Extract the passage of the percussion caps thread between "## 9Left (Jun" and "What's your location?", inclusive, and copy it word for word.

**Selected text**:
____

# No. #11 percussion caps...



## 9Left (Jun 23, 2012)

Where the heck are they???? ive been to BPS, Field n stream, Gander Mt., Dicks sporting goods, Walmart and Meijer... and no one carries them! Don't these people know Muzzloader season is in a couple days?
i know a lot of hunters are 209 primer guys now but gee wiz, percussion cap guns arent THAT old!! any help?


----------



## fastwater (Apr 1, 2014)

What's your location?


----------



## garhtr (Jan 12, 2009)

I've picked up my last couple of packs up at Meijers --Fields Ertel location .
( Give them a call?)
I use #11's on my shotgun and need to pick some up soon. 
I'm surprised Bbs didn't have them, especially this time of the year.


----------



## Misdirection (Jul 16, 2012)

Gander Mountain up my way had them on the shelf two weeks ago. Of course that was at the beginning of our flintlock season and they had no flints


----------



## Misdirection (Jul 16, 2012)

I do have a container of them and if needed could send you some...shoot me a pm today if you need them...


----------



## fastwater (Apr 1, 2014)

Misdirection said:


> I do have a container of them and if needed could send you some...shoot me a pm today if you need them...


Same here! 

Depending on where he is, the smaller gun stores are more apt to have some this late in the game over the big box stores.


----------



## Misdirection (Jul 16, 2012)

His profile says he's in Dayton. I am just inside the PA line...


----------



## fastwater (Apr 1, 2014)

Misdirection said:


> His profile says he's in Dayton. I am just inside the PA line...

____

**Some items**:
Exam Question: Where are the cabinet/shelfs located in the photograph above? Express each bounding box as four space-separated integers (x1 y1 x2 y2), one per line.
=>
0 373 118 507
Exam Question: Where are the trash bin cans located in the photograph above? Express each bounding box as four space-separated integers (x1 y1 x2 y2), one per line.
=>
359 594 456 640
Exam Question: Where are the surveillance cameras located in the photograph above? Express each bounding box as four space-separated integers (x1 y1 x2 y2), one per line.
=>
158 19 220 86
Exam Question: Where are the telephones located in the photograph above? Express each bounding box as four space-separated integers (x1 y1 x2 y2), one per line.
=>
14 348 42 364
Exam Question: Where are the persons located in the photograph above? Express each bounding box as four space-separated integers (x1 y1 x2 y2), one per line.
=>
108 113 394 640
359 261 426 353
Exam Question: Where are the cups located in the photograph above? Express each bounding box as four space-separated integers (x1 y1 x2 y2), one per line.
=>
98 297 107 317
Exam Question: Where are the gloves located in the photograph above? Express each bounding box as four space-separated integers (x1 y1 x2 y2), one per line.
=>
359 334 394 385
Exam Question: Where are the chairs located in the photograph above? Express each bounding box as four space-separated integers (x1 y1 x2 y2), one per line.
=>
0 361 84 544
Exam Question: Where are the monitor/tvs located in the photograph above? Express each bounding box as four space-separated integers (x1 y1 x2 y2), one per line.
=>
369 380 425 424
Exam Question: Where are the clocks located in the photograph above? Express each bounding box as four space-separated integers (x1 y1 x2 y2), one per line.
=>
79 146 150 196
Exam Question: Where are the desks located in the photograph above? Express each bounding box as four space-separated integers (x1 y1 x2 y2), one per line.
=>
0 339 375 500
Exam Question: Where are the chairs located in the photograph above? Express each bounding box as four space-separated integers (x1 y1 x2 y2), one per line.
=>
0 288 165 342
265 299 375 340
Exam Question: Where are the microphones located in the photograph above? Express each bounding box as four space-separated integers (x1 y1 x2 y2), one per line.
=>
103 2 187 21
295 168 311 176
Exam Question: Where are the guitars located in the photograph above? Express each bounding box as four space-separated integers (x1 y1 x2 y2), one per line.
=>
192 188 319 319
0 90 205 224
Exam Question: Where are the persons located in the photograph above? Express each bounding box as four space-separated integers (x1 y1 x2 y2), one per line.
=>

____

**Output for this task**:
## 9Left (Jun 23, 2012)

Where the heck are they???? ive been to BPS, Field n stream, Gander Mt., Dicks sporting goods, Walmart and Meijer... and no one carries them! Don't these people know Muzzloader season is in a couple days?
i know a lot of hunters are 209 primer guys now but gee wiz, percussion cap guns arent THAT old!! any help?


----------



## fastwater (Apr 1, 2014)

What's your location?